> **Document section**
________________________
In jail, Moorby remains under high security, which means two guards accompany him whenever he leaves his cell.
A proceeds of crime investigation showed that Moorby had just £349 to his name - until an order was made for that to be confiscated.
But how did a man from Stockton-on-Tees, brought up by two loving parents in a Baptist Christian home, become so entrenched in serious crime?
His mother, Ms Moorby, said the seeds may have been sown when her son was a schoolboy at The Dene School in Thornaby.
Ms Moorby added: "He needed to protect himself from bullies. He needed to be able to stand up to them. When he left he started going to the gym everyday. He wanted to get stronger and stronger."
Moorby got himself an apprenticeship in a welding business. But Susan says he was made to "grind all day and he came home covered in dirt and oil."
After that he got himself a job at Wentane Motors; but he hatched a plan to steal sunroofs from the business, and he ended up in court.
Moorby spent his 20s in and out of prison for low level drug dealing.
Ms Moorby says he began taking steroids and lived at the gym. She said: "He was getting involved with worse and worse people and that's how it started."
He had a son but he ended up losing the family home when a proceeds of crime order meant that he had to sell it in 2004.
With drug dealing, inevitably came fall outs, and Moorby's rented home on Partridge Close, Ingleby Barwick, was petrol-bombed.
Moorby then began working on oil rigs in Aberdeen and in Africa. He married a different partner who had a job as a hotel manager - and his parents say this was a time that he could have built a law-abiding life. But his mother says Moorby was always motivated by money.
Ms Moorby said: "My husband went to public school. His side of the family all have professional jobs, but Jon wasn't interested in studying at school.
"But I think he wanted to make money too, to compete. His brother is very kind. He's everything Jon is not."
Moorby went onto become a hotel manager at Metro Inns in Stockton, but his mum says he was more of a security guard and that his job brought him into contact with drugs; and that he ensured prostitutes there were safe.
In 2004, he was jailed for six years for supplying drugs. In 2011, he was jailed for three-years after being caught with £100,000 of drugs.
________________________
> **Data extract**
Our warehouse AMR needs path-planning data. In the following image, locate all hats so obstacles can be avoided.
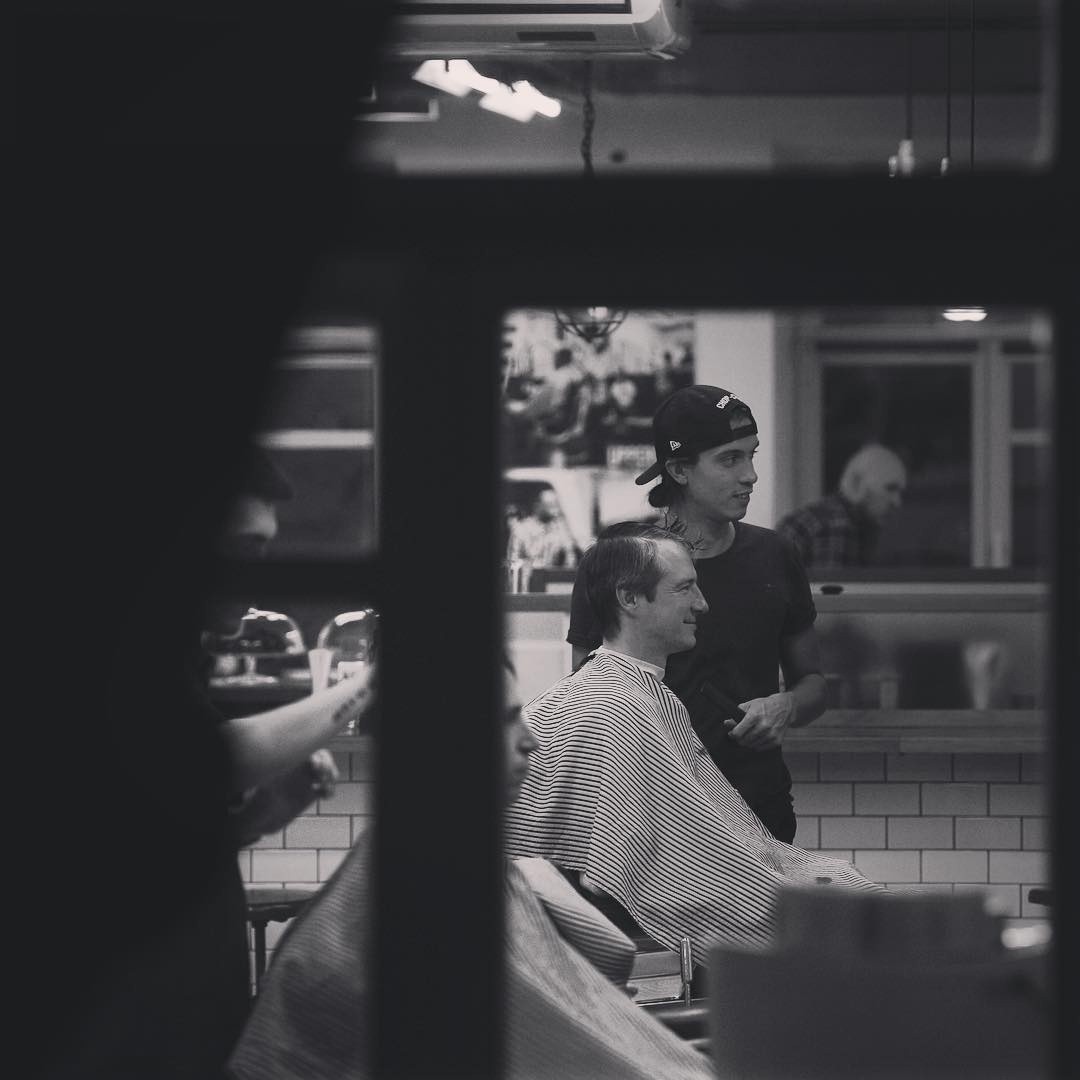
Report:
[634,383,757,486]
________________________
> **Set exercise 1**
Write out the passage of the article on Jon Moorby's criminal past, starting with "Moorby got himself" and going on through "up in court.".
> **Set exercise 2**
Resume the article on Jon Moorby's criminal past, carrying it on after its final sentence.

> **Result 1**
Moorby got himself an apprenticeship in a welding business. But Susan says he was made to "grind all day and he came home covered in dirt and oil."
After that he got himself a job at Wentane Motors; but he hatched a plan to steal sunroofs from the business, and he ended up in court.

> **Result 2**
In June 2014, whilst awaiting trial and after he was caught with hundreds of thousands of pounds of cocaine and amphetamines at his Ingleby Barwick home - Moorby fled to Thailand.
He didn't tell his parents what he was doing until he got there. Unbelievably, while living under the radar in a luxury villa in Ko Samui, Moorby restarted his drugs operation.
He continued to instruct his workers back home, throughout 2015.
His couriers used encrypted phones and ferried supplies from Kennedy, who ran the operation from Spain. Kennedy is now serving 18 years and four months for conspiracy to supply class A drugs.
Moorby was sentenced to 15 years in prison in 2014 after being convicted at Teesside Crown Court in his absence. He is now serving this in addition to the 14 years he was handed for running his cocaine operation whilst in Asia.
Moorby had two daughters with different Thai women and says he fell in love with the country. But he was caught in 2017, when his son Brandon visited him.
When Brandon, then 16, was arrested at the airport, Moorby was tipped off and said he left his Thai villa in seconds. He says his pal Kennedy organised a speedboat and he fled to remote island Ko Mudsom.
But hours later, he was pictured surrounded by Thai police and Interpol officers.
Police seized a fake passport held by Moorby identifying him as a Belgian citizen under the name Goossens Wouters.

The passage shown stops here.